L’argumentation la plus forte pour les athées concerne la douleur. C’est presque un cliché [en français dans le texte]. Comment un Dieu plein d’amour peut-il permettre la douleur, non pas une simple rage de dents, mais une douleur vrillante, presque incessante, à mourir. Il l’a permise pour Son propre Fils.
Une douleur tellement forte relève du mystère, encore plus mystérieuse quand elle frappe des enfants. Je soupçonne que c’est ce qui a éloigné bien des gens de la foi. Est-elle moins mystérieuse quand elle frappe des petits enfants déjà touchés par une approche spéciale de Dieu ? Certes pas pour un athée. Ni même pour un mormon, ou un juif, qui n’ont pas la même attitude que nous, catholiques, devant la souffrance.
Nous croyons que la souffrance, bien comprise, nous rapproche de Dieu, aide à atténuer les douleurs du Christ, et attire notre prochain vers le salut. Quelle monstrueuse croyance pour ceux qui ne comprennent pas.
Nous vivons une époque de grands saints: le grand Jean-Paul. Josemarie Escrivá. Mère Teresa. Padre Pio. Gianna Molla. Brendan Kelly. Margaret Leo. Audrey Stevenson.
Vous ne connaissez pas ces trois derniers? Ce sont de tout petits saints dans la souffrance. Et il y en a encore beaucoup d’autres de par le monde, tout-petits pleins d’un immense sens du divin, même dans la petite enfance, qui ont terriblement souffert de maladies, d’affections, mais ont offert leur souffrance au profit des autres, pour le Christ, et sont morts jeunes.
Audrey Stevenson est née en 1983 dans une famille catholique peu pratiquante — on ne disait même pas le benedicite en passant à table. Agée de trois ans quand la famille visita la maison de Thérèse de Lisieux puis le carmel où vécut et mourut la Petite Fleur, Audrey s’écria : « je veux entrer au carmel. »

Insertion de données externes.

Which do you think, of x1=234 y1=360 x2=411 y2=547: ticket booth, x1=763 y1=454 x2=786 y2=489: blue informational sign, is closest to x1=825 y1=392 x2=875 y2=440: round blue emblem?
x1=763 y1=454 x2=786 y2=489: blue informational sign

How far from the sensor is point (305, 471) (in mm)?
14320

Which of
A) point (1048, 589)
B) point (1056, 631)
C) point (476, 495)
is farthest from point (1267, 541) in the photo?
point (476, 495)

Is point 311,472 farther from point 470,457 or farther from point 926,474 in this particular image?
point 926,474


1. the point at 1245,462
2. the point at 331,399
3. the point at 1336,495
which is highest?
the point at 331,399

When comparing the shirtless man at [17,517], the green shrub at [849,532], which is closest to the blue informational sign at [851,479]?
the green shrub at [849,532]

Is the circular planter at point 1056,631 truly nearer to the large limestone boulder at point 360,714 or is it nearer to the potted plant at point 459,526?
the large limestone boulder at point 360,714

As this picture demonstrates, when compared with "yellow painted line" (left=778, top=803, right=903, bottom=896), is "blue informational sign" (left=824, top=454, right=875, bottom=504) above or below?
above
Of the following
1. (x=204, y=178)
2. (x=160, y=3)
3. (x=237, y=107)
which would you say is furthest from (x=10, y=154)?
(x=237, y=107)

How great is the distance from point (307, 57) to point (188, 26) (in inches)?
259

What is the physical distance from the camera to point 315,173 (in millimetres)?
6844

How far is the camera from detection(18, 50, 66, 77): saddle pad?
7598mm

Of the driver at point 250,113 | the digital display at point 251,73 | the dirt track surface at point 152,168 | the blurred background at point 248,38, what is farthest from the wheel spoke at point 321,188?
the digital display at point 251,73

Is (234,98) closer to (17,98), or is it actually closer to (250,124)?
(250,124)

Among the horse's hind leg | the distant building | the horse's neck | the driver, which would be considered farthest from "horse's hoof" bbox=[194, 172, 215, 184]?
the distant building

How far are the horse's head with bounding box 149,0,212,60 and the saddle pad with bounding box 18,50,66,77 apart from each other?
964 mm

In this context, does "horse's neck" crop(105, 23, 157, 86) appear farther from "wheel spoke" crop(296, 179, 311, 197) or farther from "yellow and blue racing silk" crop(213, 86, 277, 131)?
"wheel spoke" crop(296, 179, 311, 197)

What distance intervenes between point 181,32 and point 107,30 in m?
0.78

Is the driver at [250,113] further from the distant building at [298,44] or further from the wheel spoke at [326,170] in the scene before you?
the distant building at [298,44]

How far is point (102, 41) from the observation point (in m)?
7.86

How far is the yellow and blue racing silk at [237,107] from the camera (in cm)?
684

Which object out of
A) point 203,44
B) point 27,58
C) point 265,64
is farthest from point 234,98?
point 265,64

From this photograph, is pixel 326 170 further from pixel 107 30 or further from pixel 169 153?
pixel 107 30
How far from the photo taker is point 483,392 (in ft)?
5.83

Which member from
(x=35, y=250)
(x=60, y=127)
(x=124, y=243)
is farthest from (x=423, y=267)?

Peu après la famille s’installa dans un nouvel appartement. Audrey dessina un crucifix en jaune et le colla au mur. Elle avait mis de tels crucifix dans les chambres de la maison où ils avaient vécu les années précédentes.
Un jour, Liliane, la maman d’Audrey s’aperçut qu’elle boitait. Audrey avait placé des crayons dans ses chaussures « pour s’entraîner à résister », tendance enfantine à la mortification que nul dans la famille ne lui avait enseignée.
Un jour, Audrey alla en promenade avec son grand-père vers un parc, marchant le long des boulevards, passant la Seine, traversant des carrefours dans ce Paris affairé où tous les immeubles Hausmaniens se ressemblent. Elle se perdit. Affolé, son grand-père téléphona à la maison et apprit qu’Audrey était de retour. Elle déclara avoir suivi Jésus pour rentrer à la maison.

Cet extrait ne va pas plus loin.